You’ve been through some tough times
If you have been through some hard times and have come out the other side, it’s probably a good sign that you might be ready to commit. After all, it shows you stuck together even when things were rubbish. And that’s a good start for a wonderful marriage together. After all, once you are married, you will become a team, rather than an individual. As it says on http://www.yourtango.com/, you need to have each other’s backs if you are ready to say ‘I do.’ I personally hate fighting but having arguments and being able to move past them shows healthy signs of maturity.
You are both financially stable
Weddings are expensive. Everything from the venue to the dress can end up costing a couple a fortune. And they often have to spend years paying it back! You should only plan to get hitched if you can afford to do so. If you decide to get married and struggle to afford the cost, it can cause the relationship to fold before you have even reached the aisle. Work out all the costs before heading down the marriage route. You can look online on sites like www.ourstart.com to find ideas of things you need. That way, you can know whether you are financially ready for the next step! You can also go on pinterest for some wedding ideas and create some decor yourself. Etsy also has amazing products such as weddings rings and wedding dresses that are gorgeous for less of the price!

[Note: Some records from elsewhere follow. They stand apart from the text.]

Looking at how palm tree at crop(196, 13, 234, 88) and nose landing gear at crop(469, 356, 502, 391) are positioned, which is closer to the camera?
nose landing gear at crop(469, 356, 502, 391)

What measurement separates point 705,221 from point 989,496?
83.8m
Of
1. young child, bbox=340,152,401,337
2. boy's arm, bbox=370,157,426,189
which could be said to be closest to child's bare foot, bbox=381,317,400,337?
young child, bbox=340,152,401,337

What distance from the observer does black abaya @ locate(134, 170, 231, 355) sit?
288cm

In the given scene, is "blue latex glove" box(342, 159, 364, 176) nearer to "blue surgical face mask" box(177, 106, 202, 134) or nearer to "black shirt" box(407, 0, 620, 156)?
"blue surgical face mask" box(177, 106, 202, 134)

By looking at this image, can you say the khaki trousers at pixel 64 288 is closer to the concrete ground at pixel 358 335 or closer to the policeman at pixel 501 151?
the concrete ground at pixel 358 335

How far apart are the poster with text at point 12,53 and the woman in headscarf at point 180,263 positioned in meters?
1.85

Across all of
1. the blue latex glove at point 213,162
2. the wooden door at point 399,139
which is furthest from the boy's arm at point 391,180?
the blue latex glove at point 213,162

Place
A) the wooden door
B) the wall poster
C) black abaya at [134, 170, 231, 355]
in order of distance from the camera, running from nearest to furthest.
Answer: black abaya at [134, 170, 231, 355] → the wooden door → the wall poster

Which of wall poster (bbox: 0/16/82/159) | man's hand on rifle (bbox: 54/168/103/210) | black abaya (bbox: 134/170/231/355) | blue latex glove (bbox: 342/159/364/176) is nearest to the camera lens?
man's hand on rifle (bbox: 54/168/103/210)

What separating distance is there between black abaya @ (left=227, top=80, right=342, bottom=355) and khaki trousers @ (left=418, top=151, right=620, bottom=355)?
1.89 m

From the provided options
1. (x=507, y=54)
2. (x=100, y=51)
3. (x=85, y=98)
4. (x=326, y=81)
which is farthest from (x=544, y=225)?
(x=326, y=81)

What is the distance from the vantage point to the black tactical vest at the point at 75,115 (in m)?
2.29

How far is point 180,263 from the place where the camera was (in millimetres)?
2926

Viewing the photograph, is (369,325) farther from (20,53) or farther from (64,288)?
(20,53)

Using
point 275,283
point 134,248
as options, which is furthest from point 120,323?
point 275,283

You both have the same long-term plans
A lot of couples make the mistake of getting married before discussing their future plans. It means one person in the couple might be at a different stage of their life. For example, you might want a baby soon, while your other half might want to travel. It’s important to discuss your long-term plans and make sure you are both on the same path. That way, you know whether you can commit to each other! Like I’ve said before, communication is a huge essential to building a lasting relationship. You need to be able to communicate your needs, your wants and what makes you happy or sad. Without that transparent communication line, you’ll never be able to know where you stand in your relationship.
Majority of the time, living together before marriage is also a great way to get to know your partner. This way you’re able to see if the both of you are compatible under the same roof. However, when it comes to being in a long distance relationship (such as myself), having that opportunity to be able to live together may not be as easy. Again, this is where creating a friendship and having an open communication plays an important role in your relationship. You have to get to know each other more than the sexual attraction and understand what each other’s needs are. To go from living in two separate homes, combining into one – is a huge transition. If you’re anything like me, having alone time is important. So you need a partner who will give that to you without throwing a fit.
No matter what your mental checklist may be, don’t ever settle just to settle. I could easily just settle because I’m “getting old” but what would be the point in that? Marriage is more than just a legal paper and a fancy ring, it’s promise you create not only with yourself, but with your partner to be their emotional support and their best friend for life. If you feel that you can’t give someone that commitment or that you need to work on loving yourself, it’s okay to take your time. Don’t allow the traditions of life and love pressure you into making a decision you will regret. You should always put yourself first, before you can allow someone else to be a priority.